Let me try to come at this from two different directions and they’re both very compatible with what Michael was saying before, they really build on what Michael was saying. The fundamental premise behind our cash and growth strategy is that we want to get to a portfolio of businesses that are self sustaining, that is we’re able to generate the cash and generate the growth within, with cap ex levels within the total for depreciation and amortization so that the portfolio is self sustaining.

If you can reinvest back in the core and drive all the growth you need to drive without exceeded our bogey of $70 million a year, that’s the whole point of this model, that’s what leads to the combination of free cash flow plus exciting growth. And to get to preserve that fundamental premise, $70 million cap ex per year roughly going into the out years, we have to start making choices among these businesses.

They’re all growing to the point where we have to make some choices. Three years ago we made some investments in the filtration business, particularly in China, which are having a lot to do with the current wave of growth. But if this business were going to be a keeper for us, we’d have to start investing now and next year and the year after for the next wave of growth three to five years out.

And that’s where we have to start making trade-offs. When we start making those trade-offs, a portfolio of PMC plus composites plus doors plus engineered fabrics and PrimaLoft, it gives us the ability for the self sustaining cash and growth, more so than having filtration replacing one of those others.

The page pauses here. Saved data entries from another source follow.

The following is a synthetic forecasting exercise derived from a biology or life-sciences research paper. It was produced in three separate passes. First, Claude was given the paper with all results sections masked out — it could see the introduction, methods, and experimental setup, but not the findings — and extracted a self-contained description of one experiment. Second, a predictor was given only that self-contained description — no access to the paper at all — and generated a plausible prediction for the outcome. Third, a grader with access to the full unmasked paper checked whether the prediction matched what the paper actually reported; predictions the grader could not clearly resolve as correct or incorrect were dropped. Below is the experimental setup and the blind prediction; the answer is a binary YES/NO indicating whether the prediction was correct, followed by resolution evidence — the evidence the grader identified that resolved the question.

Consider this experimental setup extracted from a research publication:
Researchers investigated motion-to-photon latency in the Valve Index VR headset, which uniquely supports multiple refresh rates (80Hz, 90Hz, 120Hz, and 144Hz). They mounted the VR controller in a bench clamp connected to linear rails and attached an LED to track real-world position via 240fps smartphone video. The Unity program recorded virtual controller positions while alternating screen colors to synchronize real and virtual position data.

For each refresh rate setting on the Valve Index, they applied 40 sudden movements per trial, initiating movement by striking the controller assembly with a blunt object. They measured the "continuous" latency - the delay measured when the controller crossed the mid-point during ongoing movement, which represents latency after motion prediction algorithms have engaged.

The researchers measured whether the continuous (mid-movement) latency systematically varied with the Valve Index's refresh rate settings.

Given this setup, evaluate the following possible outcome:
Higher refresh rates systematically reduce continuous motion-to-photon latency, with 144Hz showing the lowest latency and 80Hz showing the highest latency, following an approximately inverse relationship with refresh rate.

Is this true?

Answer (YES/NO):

We’re left with a portfolio two to three years from now that has a healthy long term cash generator for PMC, a powerful growth business in composites which will be absorbing cash, a doors business that still has a lot of potential, a lot of growth opportunity but that generates cash as it grows and an engineered fabrics business that complements paper machine clothing, that has a lot of the attributes of paper machine clothing and that generates cash.

That’s a really nice portfolio, that’s one that’s sustainable. Now when we get to that point, when we’ve exploited all of the growth opportunities in doors that we see and we see a lot of them still, when we’ve finished the story with PMC and finished the restructuring, when we have completely laid the foundation for a long term sustainable growth in composites, at that point which is two years from now, two and a half years from now, then we have a portfolio that gives us a lot of interesting strategic options.

And you can imagine what those are, but there are a half dozen big major strategic options that you could think of, mixing and matching. For us, it’s all going to be about which is the combination that maximizes the net present value of the future cash flows.

Mark Connelly – Credit Suisse

You’ve broken out engineered fabrics for us, the technology business and you’ve given us some detail on engineered fabrics, can you walk us through from your perspective how cyclical those businesses are and whether the cycles tend to be layered right on top of each other or whether they spread out a little bit and I’m thinking about textiles versus fiber cement. I’m trying to get a sense of how cyclical we should think about that piece of the business being.

And then the last question is with respect to the PMC restructuring, several years ago you were selling PMC out of Canada into Asia, now you’ve restructured and restructured and restructured, I’m wondering, when your China expansion is done and then the cap ex number comes down, will you be more or less producing PMC where you want to be producing PMC or is there more restructuring after that?

Joseph Morone

We’ve said repeatedly this is a three year process that we started in the third quarter of 06. When we’re done, we will be producing PMC where we want to be producing PMC. We should by then have optimized the global structure of this business. At that point, it’s less about structure and more about, almost entirely about execution.

We’re not imagining that the restructuring goes on forever, we’re halfway through but once we’re done, we think we’re done. Then if there is more investment it’s going to be expansion of capacity for growth, not restructuring of the sort we’re talking. And if that were to occur, it would be occurring in the growth markets of Asia and South America.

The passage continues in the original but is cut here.